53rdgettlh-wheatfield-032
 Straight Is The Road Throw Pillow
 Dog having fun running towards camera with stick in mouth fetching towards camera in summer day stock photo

● ● ● ●

TRY IT: Print the data word for word.

FINISHED EXERCISE:
53rdgettlh-wheatfield-032
 Straight Is The Road Throw Pillow
 Dog having fun running towards camera with stick in mouth fetching towards camera in summer day stock photo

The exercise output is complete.